The Primary Stock Market
Most publicly traded companies use their local stock exchange such as the FTSE 100 or the FTSE 250 index as their platform to list their company. This is where capital gains are derived.
How to Invest in company stocks
It is possible to use an institutional brokerage and go the conventional route when investing in stocks. However, there are various alternatives that traders and investors can use to play the stock market. AvaTrade UK website offers derivatives trading on stocks as an alternative to, or a hedge against traditional stock market investing.
What Is Value Investing
Value investing is deemed an investment strategy whereby various stocks are currently trading at less than what they are worth. They are considered a value investment, because there is an inherent value in them. Investors who pursue this type of strategy are known as value investors.
They constantly scour the markets in search of stocks that are worth more than their current listed price. They are otherwise known as undervalued stocks. In the future, they are deemed to generate increased returns. Investing in this way doesn’t require a financial background, but an understanding of basic trading and finance is certainly a benefit.
What is Price-Earnings Ratio
As a UK trader, you have probably seen the term P/E listed on your stock profile. It stands for price/earnings ratio. It is a measurement of the company’s share price in relation to its per-share earnings. For example, if the share price is £20, and the earnings are £2, the P/E ratio is 10. This simple calculation is derived by dividing the stock price by EPS (earnings per share) to get its market value per share. The price/earnings ratio is a £ amount that a trader or investor can realistically expect to invest in a company to receive the equivalent £1 of that company’s earnings.
What is Dividend paying stock
Companies typically reward shareholders (investors) with payments known as dividends. If you own a stock, and the company generates profits, it disburses a portion of profits to shareholders in the form of dividends. Dividends are usually paid per quarter, and they can serve as a steady income stream for investors. Dividend paying stocks also serve as an enticement to buy more stocks.

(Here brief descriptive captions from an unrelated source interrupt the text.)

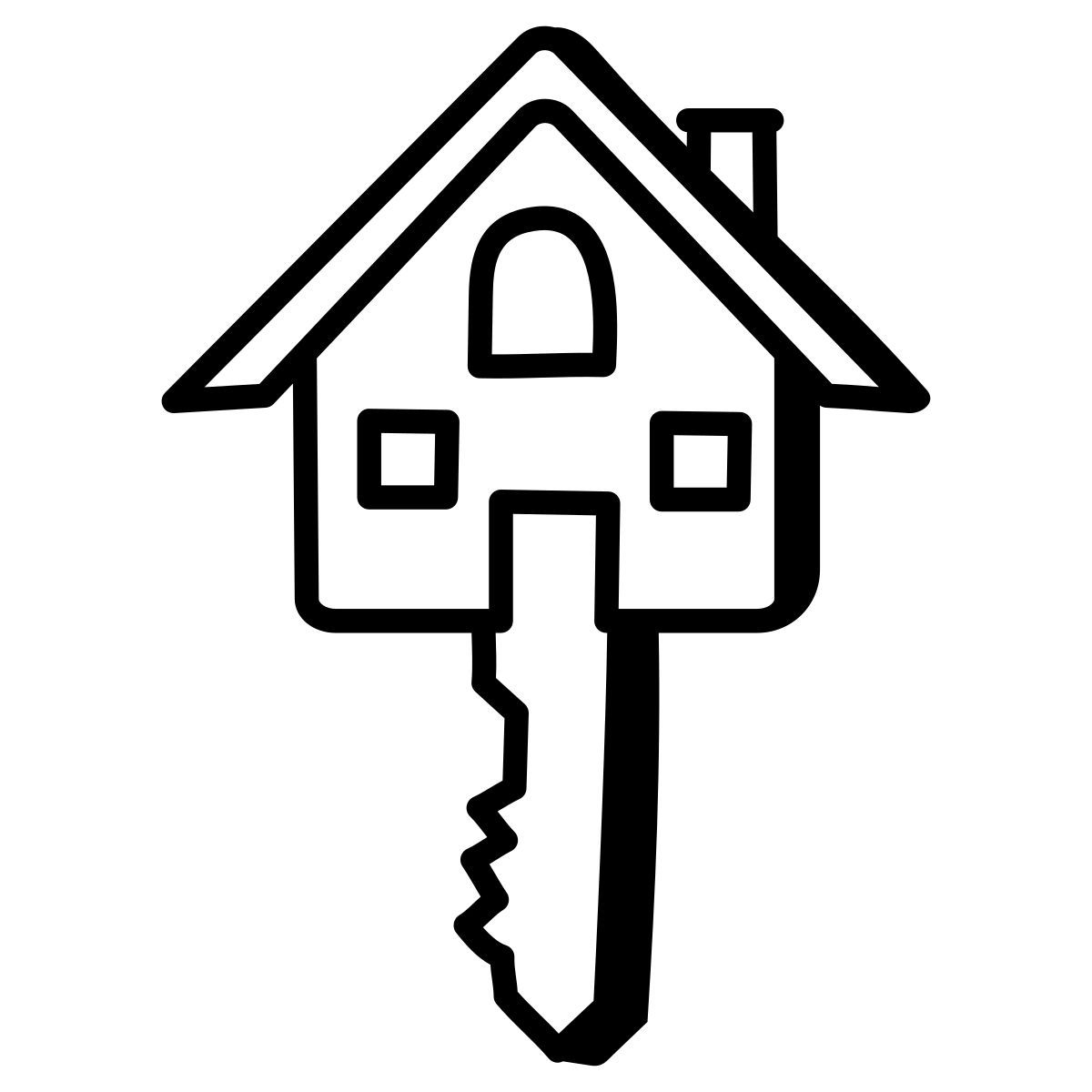 house icon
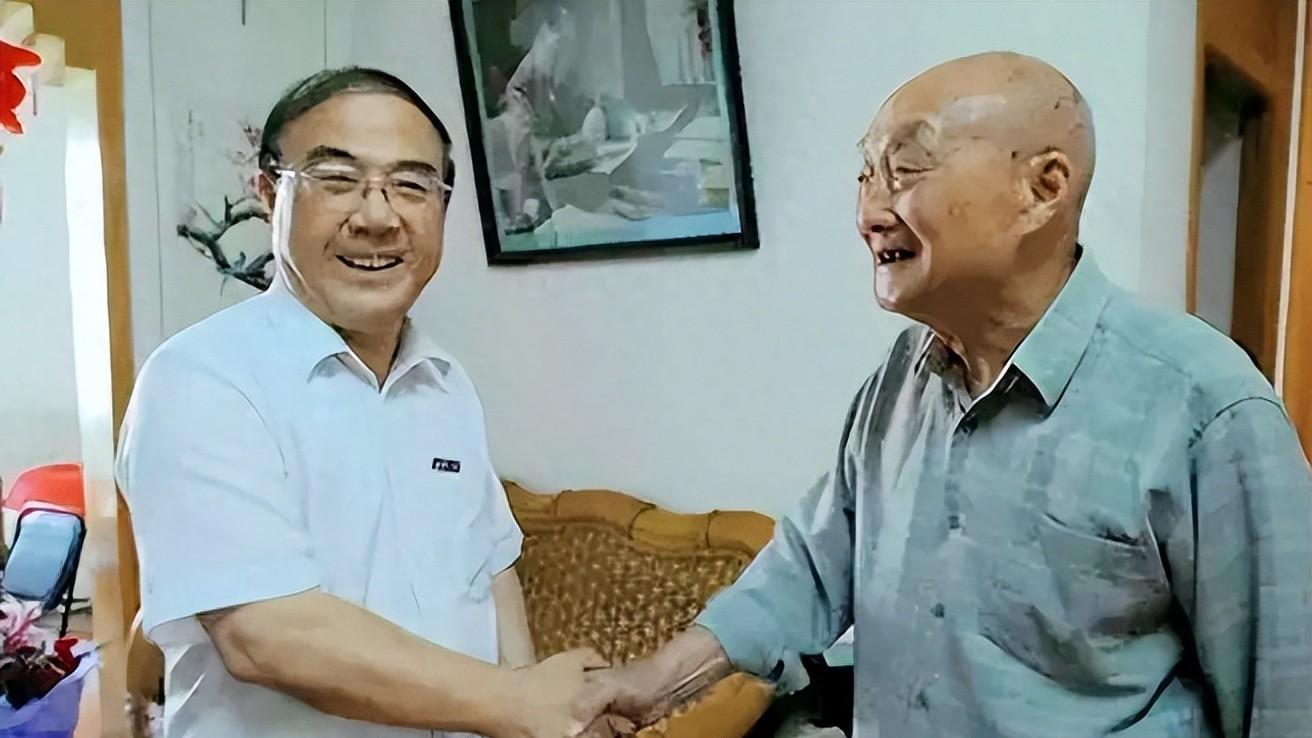 百年家风，百年初心：毛远耀，一位鲜为人知的红色故事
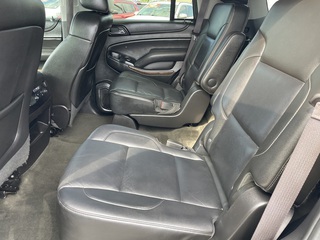2015 Chevrolet Tahoe LT 2WD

Be advised that dividend paying stocks are deemed long-term investments. There are typically associated with lower risk levels, given that these companies are more stable. Dividends are likely to rise over time, and companies that make dividend payments on stocks are committed to rewarding their investors.
What is Swing Trading
Short-term trading on options and stocks often takes the form of swing trading. Swing trading typically lasts less than a day, by traders can hold their positions for up to 2 weeks at a time. The purpose of swing trading is to spot trends in the market, and then swing into action to maximize gains while the markets are trending bullish or bearish. Swing traders typically use technical analysis to spot changes in market activity as they happen.
What is Day Trading
When a trader speculates on buying or selling currency pairs, commodities, indices, or shares, with the intent to complete the trade within the day, it is considered day trading. Traits can be opened at any time during the day, such as the moment markets open or just before they close. Provided the trade is concluded within the same day, it is known as day trading. UK traders should be advised that day trading can be profitable, or costly, depending on the volatility of the type of underlying financial instruments that are being traded. These trades are entered into with the intends to close out the trades within the same day. They are short-term trading options.